Jakob Kinga, Satorhelyi Peter, Lange Christian, Wendisch Volker F, Silakowski Barbara, Scherer Siegfried, Neuhaus Klaus
Lehrstuhl für Mikrobielle Okologie, Technische Universität München, D-85354 Freising, Germany.
J Bacteriol. 2007 Aug;189(15):5582-90. doi: 10.1128/JB.00082-07. Epub 2007 May 25.
Corynebacteria form an important part of the red smear cheese microbial surface consortium. To gain a better understanding of molecular adaptation due to low pH induced by lactose fermentation, the global gene expression profile of Corynebacterium glutamicum adapted to pH 5.7 with lactic acid under continuous growth in a chemostat was characterized by DNA microarray analysis. Expression of a total of 116 genes was increased and that of 90 genes was decreased compared to pH 7.5 without lactic acid, representing 7% of the genes in the genome. The up-regulated genes encode mainly transcriptional regulators, proteins responsible for export, import, and metabolism, and several proteins of unknown function. As much as 45% of the up-regulated open reading frames code for hypothetical proteins. These results were validated using real-time reverse transcription-PCR. To characterize the functions of 38 up-regulated genes, 36 single-crossover disruption mutants were generated and analyzed for their lactic acid sensitivities. However, only a sigB knockout mutant showed a highly significant negative effect on growth at low pH, suggesting a function in organic-acid adaptation. A sigE mutant already displayed growth retardation at neutral pH but grew better at acidic pH than the sigB mutant. The lack of acid-sensitive phenotypes in 34 out of 36 disrupted genes suggests either a considerable redundancy in acid adaptation response or coincidental effects. Other up-regulated genes included genes for ion transporters and metabolic pathways, including carbohydrate and respiratory metabolism. The enhanced expression of the nrd (ribonucleotide reductase) operon and a DNA ATPase repair protein implies a cellular response to combat acid-induced DNA damage. Surprisingly, multiple iron uptake systems (totaling 15% of the genes induced >or=2-fold) were induced at low pH. This induction was shown to be coincidental and could be attributed to iron-sequestering effects in complex media at low pH.

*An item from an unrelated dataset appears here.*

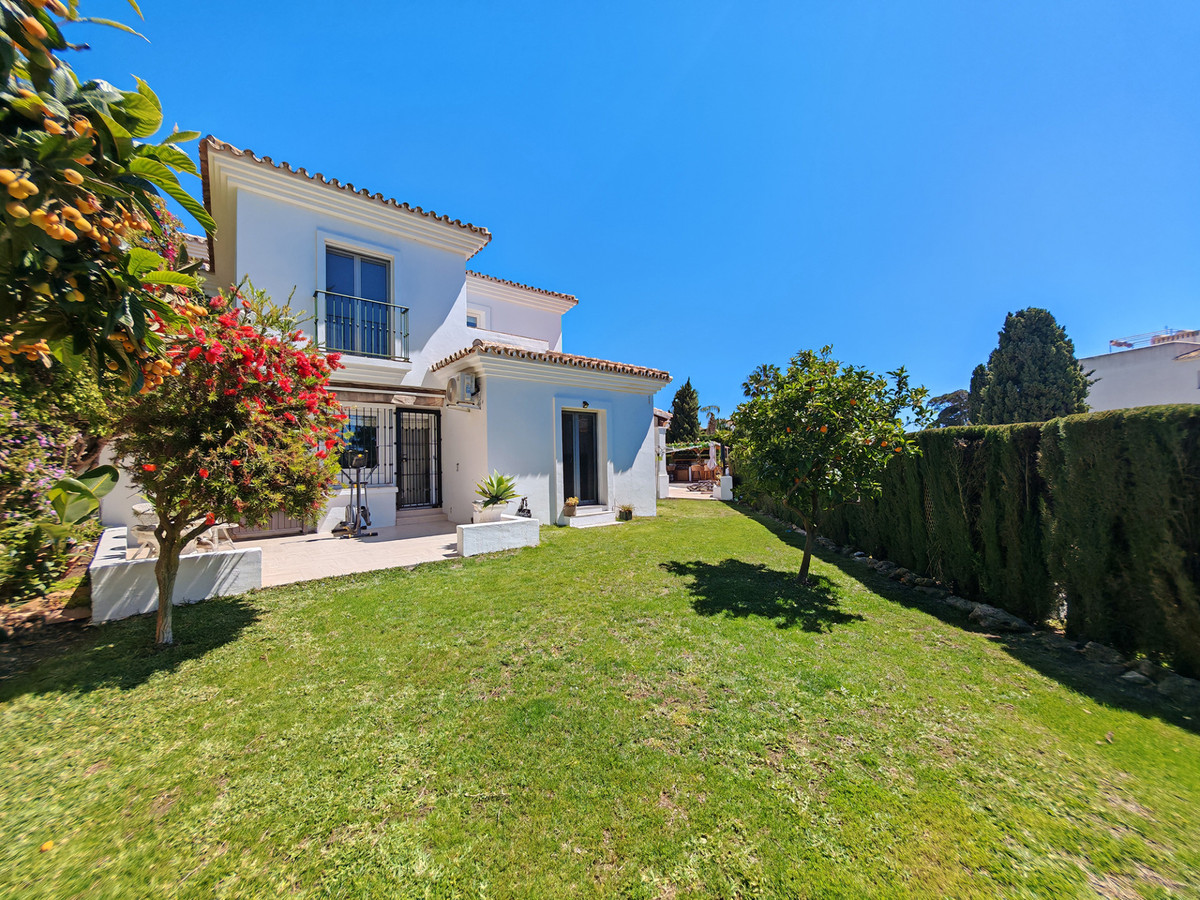 4 Bed Townhouse for sale in Calahonda Costa Del Sol, Málaga, Spain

棒状杆菌是红涂抹奶酪微生物表面菌群的重要组成部分。为了更好地理解乳糖发酵诱导的低pH条件下的分子适应性,通过DNA微阵列分析对在恒化器中持续生长时适应pH 5.7乳酸环境的谷氨酸棒状杆菌的全局基因表达谱进行了表征。与无乳酸的pH 7.5相比,共有116个基因的表达增加,90个基因的表达减少,占基因组中基因的7%。上调的基因主要编码转录调节因子、负责输出、输入和代谢的蛋白质以及几种功能未知的蛋白质。多达45%的上调开放阅读框编码假设蛋白质。这些结果通过实时逆转录PCR得到验证。为了表征38个上调基因的功能,构建了36个单交叉破坏突变体并分析了它们对乳酸的敏感性。然而,只有一个sigB基因敲除突变体在低pH条件下对生长表现出高度显著的负面影响,表明其在有机酸适应中发挥作用。一个sigE突变体在中性pH条件下已经表现出生长迟缓,但在酸性pH条件下比sigB突变体生长得更好。36个被破坏基因中的34个缺乏酸敏感表型,这表明酸适应反应中存在相当大的冗余或巧合效应。其他上调基因包括离子转运蛋白和代谢途径的基因,包括碳水化合物和呼吸代谢。nrd(核糖核苷酸还原酶)操纵子和一种DNA ATP酶修复蛋白的表达增强意味着细胞对酸诱导的DNA损伤的反应。令人惊讶的是,在低pH条件下诱导了多个铁摄取系统(总共占诱导倍数≥2倍的基因的15%)。这种诱导被证明是巧合的,可能归因于低pH条件下复杂培养基中铁螯合效应。